Gross margin also increased 410bps to 61.6%, returning to H1 2020 levels, reflecting improved full-price sell-through.

Operating costs, which includes administrative and distribution costs, increased by only 25%, compared to the 37% increase in revenues, as the group was able to leverage off its existing infrastructure.

Revenues from each of the group's channels included:

  • UK store and concession revenues increased 48% to £24.6m
  • Online revenues increased 29% to £16.1m driven by sales through Quiz's own website
  • Active customers on the Quiz website increased 14% since March 2022
  • International revenues increased 26% to £8.7m

Tarak Ramzan, Founder and Chief Executive Officer, commented: "The Quiz brand has performed well in the first half of the year, with strong year on year sales growth of 37% supporting increased profitability and a strong cash position. Active customers increased 14%, reflecting the appeal of our differentiated and value brand.

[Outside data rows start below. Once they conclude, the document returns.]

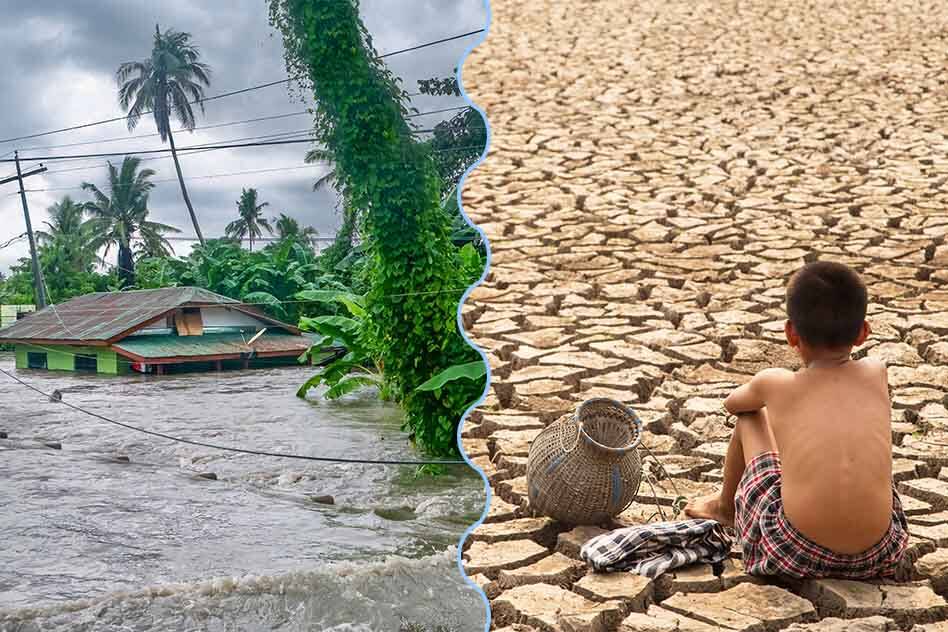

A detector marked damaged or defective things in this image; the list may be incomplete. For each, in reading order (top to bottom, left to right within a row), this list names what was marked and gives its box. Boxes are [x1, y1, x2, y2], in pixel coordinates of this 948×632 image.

rusty metal roof [0, 288, 292, 344]
rusty metal roof [110, 330, 312, 360]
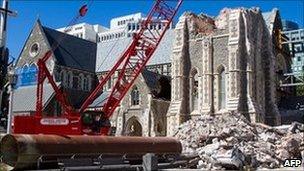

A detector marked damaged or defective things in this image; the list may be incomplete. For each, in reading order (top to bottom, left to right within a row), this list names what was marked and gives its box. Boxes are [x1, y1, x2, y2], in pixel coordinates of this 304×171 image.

damaged stone cathedral [13, 7, 290, 137]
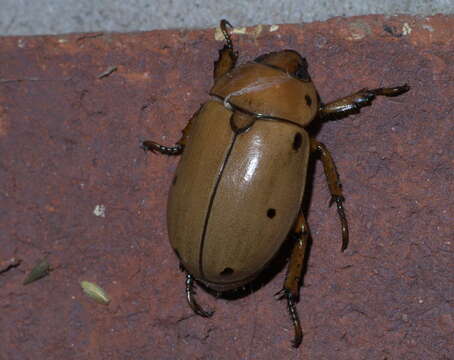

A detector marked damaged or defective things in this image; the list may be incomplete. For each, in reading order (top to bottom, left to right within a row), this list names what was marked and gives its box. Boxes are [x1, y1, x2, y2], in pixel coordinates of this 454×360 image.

oxidized iron [141, 20, 408, 348]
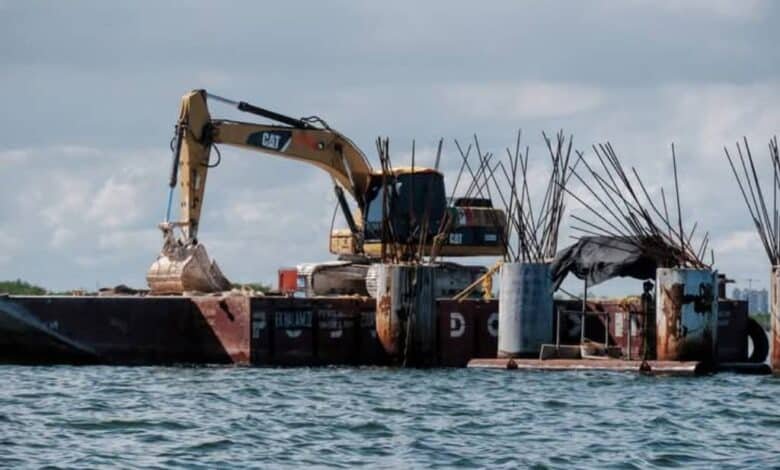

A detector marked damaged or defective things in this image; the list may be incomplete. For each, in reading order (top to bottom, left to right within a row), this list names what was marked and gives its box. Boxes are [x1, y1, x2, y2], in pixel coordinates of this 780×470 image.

rusty metal post [374, 262, 436, 366]
rusty metal sheet [438, 302, 476, 368]
rusty metal post [500, 262, 556, 358]
rusty metal post [656, 268, 716, 364]
rusty steel drum [656, 268, 716, 364]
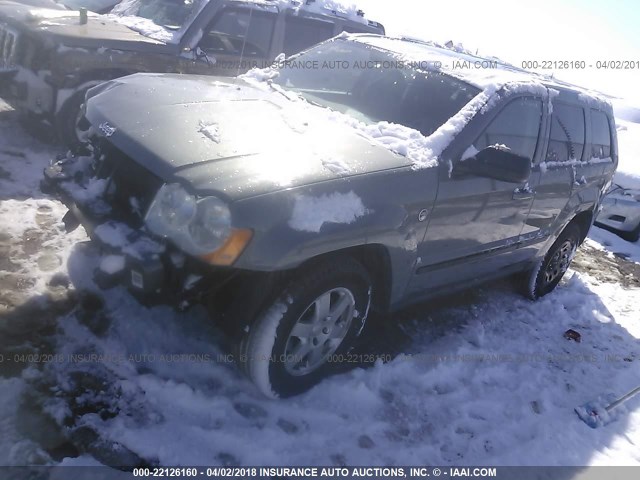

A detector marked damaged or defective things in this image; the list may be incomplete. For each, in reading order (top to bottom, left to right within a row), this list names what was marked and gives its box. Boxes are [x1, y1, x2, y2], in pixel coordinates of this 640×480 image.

crumpled front bumper [39, 156, 208, 306]
damaged gray suv [42, 34, 616, 398]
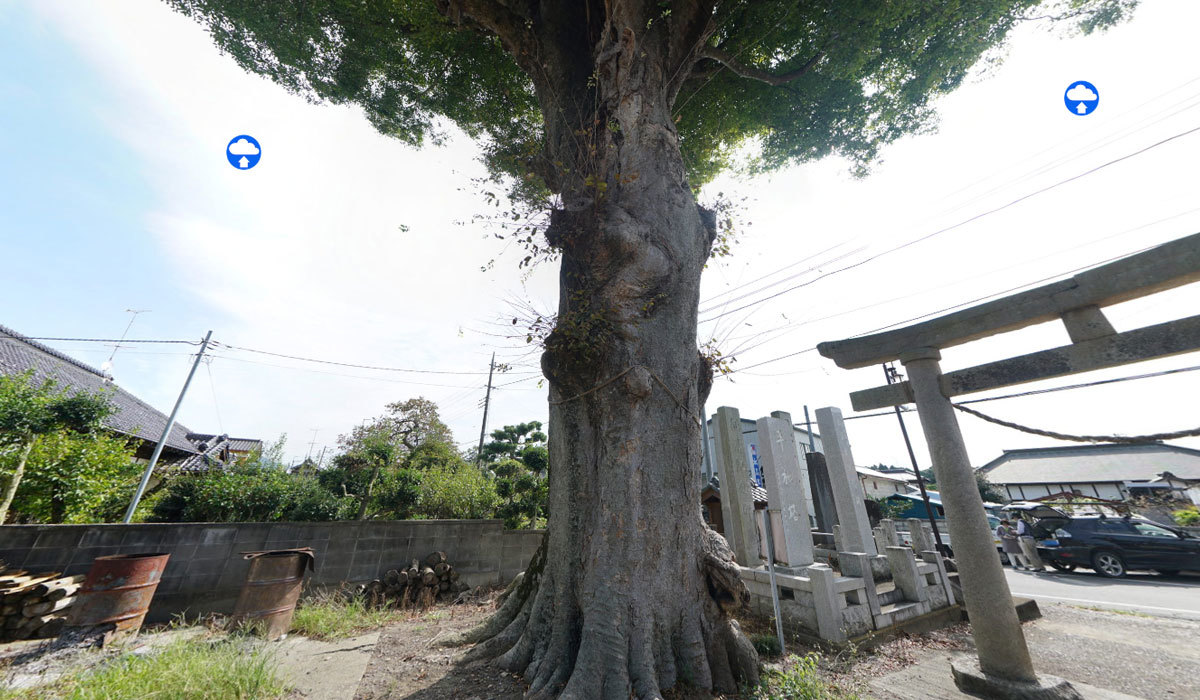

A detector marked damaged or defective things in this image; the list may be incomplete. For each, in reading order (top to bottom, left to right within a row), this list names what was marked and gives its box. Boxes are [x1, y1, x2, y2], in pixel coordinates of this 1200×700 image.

rusty metal barrel [66, 552, 170, 640]
rusty metal barrel [229, 548, 314, 644]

"Whilst we will not be immune to the widely publicised cost of living pressures on the consumer in the second half of the year, I remain confident that supported by our omni-channel model, fantastic brand and unique occasion wear offering, Quiz is positioned well for long-term, sustainable and profitable growth."

Quiz also revealed that sales for the two months to 30 November 2022, which includes the Black Friday sales period, totalled £16.0 million, dropping £200,000 from 2021 and were broadly in-line with management expectations with demand in recent weeks helping to offset weaker than anticipated revenues in October.